I came to Detroit looking for the hottest new American cars. Instead, I found Sputnik.

You remember Sputnik - the little satellite the Soviets launched in 1957. The Eisenhower administration was so stunned it put the U.S. into a crash program to train more scientists and engineers so America could catch up with the Russians in the space race.

Well, for anyone paying attention, our generation's Sputnik showed up at the annual Detroit auto show this week. It's not a satellite. It's a car. It's called the Geely 7151 CK sedan. It seats a family of five, gets good mileage and will cost around $10,000 when it goes on sale in 2008.

It's made in China.

That doesn't get your attention? Well, there's another Sputnik that just went up: Iran. It's going to make a nuclear bomb, no matter what the U.N. or U.S. says, because at $60-a-barrel oil, Tehran's mullahs are rich enough to buy off or tell off the rest of the world. That doesn't worry you? Well, there's a quieter Sputnik orbiting Earth. It's called climate change - a k a Katrina and melting glaciers.

What am I saying here? I am saying that our era doesn't have a single Sputnik to grab our attention and crystallize the threat to our security and way of life in one little steel ball - the way our parents' era did. But that doesn't mean such threats don't exist. They do, and they have a single common denominator: the way we use and consume energy today, particularly oil.

Friends, we are in the midst of an energy crisis - but this is not your grandfather's energy crisis. No, this is something so much bigger, for four reasons.

First, we are in a war against a radical, violent stream of Islam that is fueled and funded by our own energy purchases. We are financing both sides in the war on terrorism: the U.S. Army with our tax dollars, and Islamist charities, madrasas and terrorist organizations through our oil purchases.

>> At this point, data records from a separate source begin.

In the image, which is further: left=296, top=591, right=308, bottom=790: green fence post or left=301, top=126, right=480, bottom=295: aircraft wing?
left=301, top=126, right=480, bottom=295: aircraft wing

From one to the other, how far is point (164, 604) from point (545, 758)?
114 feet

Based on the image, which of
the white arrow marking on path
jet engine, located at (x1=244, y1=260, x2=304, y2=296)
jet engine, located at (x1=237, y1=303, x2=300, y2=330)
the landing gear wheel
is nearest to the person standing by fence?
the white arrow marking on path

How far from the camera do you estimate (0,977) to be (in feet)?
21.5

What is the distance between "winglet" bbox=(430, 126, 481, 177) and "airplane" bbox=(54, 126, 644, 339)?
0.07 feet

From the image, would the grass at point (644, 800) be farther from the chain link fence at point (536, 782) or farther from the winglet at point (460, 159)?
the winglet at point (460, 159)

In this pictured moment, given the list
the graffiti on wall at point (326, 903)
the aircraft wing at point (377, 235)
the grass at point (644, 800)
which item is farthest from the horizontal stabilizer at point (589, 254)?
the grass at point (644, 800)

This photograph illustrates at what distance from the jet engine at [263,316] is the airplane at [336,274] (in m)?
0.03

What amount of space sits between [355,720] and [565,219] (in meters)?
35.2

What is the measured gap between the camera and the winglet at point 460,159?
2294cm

Second, the world has gotten flat, and three billion new players from India, China and the former Soviet Union just walked onto the field with their version of the American dream: a house, a car, a toaster and a refrigerator. If we don't quickly move to renewable alternatives to fossil fuels, we will warm up, smoke up and choke up this planet far faster than at any time in the history of the world. Katrina will look like a day at the beach.

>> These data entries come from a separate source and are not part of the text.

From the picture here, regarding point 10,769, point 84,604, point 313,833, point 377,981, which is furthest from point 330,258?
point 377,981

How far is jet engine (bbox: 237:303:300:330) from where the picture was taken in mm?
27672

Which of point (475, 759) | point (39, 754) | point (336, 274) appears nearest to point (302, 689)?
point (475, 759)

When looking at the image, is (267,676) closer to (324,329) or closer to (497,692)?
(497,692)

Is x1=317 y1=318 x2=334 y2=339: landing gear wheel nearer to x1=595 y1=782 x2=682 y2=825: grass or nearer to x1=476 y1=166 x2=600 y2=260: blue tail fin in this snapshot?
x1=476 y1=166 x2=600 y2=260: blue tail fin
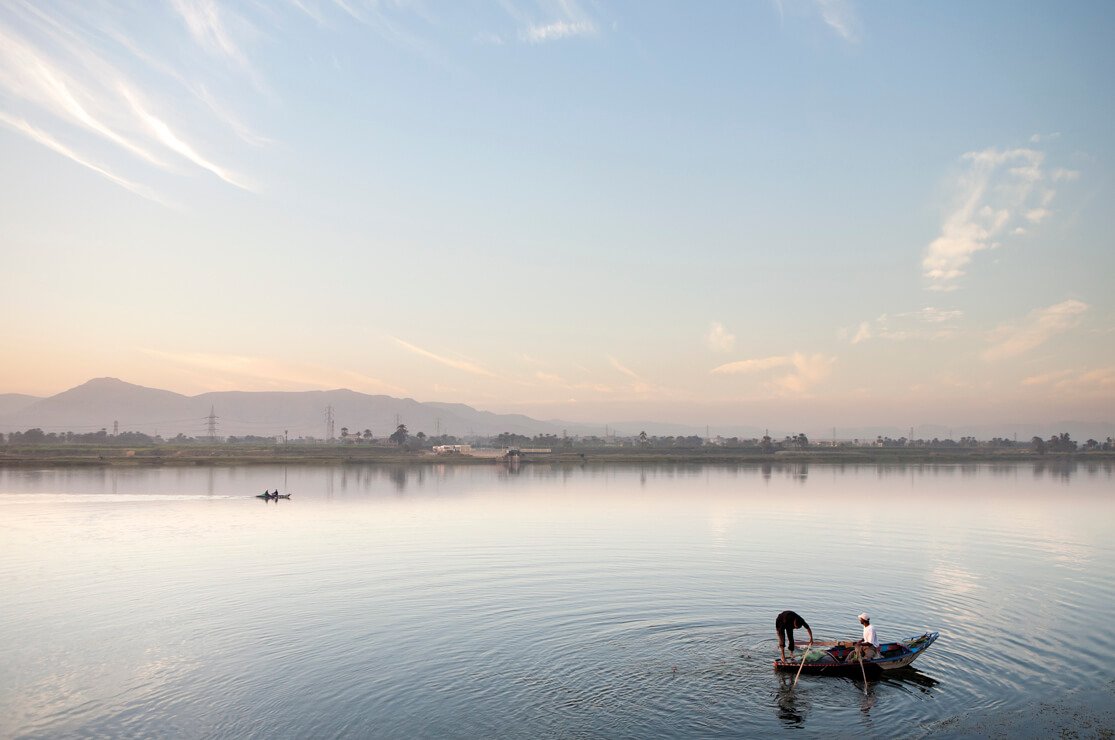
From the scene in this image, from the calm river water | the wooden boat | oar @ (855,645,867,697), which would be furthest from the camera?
the wooden boat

Third, because of the above, green energy-saving technologies and designs - for cars, planes, homes, appliances or office buildings - will be one of the biggest industries of the 21st century. Tell your kids. China is already rushing down this path because it can't breathe and can't grow if it doesn't reduce its energy consumption. Will we dominate the green industry, or will we all be driving cars from China, Japan and Europe?

Finally, if we continue to depend on oil, we are going to undermine the whole democratic trend that was unleashed by the fall of the Berlin Wall. Because oil will remain at $60 a barrel and will fuel the worst regimes in the world - like Iran - to do the worst things for the world. Indeed, this $60-a-barrel boom in the hands of criminal regimes, and just plain criminals, will, if sustained, pose a bigger threat to democracies than communism or Islamism. It will be a black tide that turns back the democratic wave everywhere, including in Iraq.

The one thing we can do now to cope with all four of these trends is to create a tax that fixes the pump price at $3.50 to $4 a gallon - no matter where the OPEC price goes. Because if consumers know that the price of oil is never coming down, they will change their behavior. And when consumers change their behavior in a big way, G.M., Ford and DaimlerChrysler will change their cars in a big way, and it is cars and trucks that consume a vast majority of the world's oil.

The more Detroit goes green, the faster it will be propelled down the innovation curve, making it more likely that Detroit - and not Toyota or Honda or the Chinese - will dominate the green technologies of the 21st century. A permanent gasoline tax will also make solar, wind and biofuels so competitive with oil that it will drive their innovations as well.

George Bush may think he is preserving the American way of life by rejecting a gasoline tax. But if he does not act now - starting with his State of the Union speech - he will be seen as the man who presided over the decline of our way of life. He will be the American president who ignored the Sputniks of our day.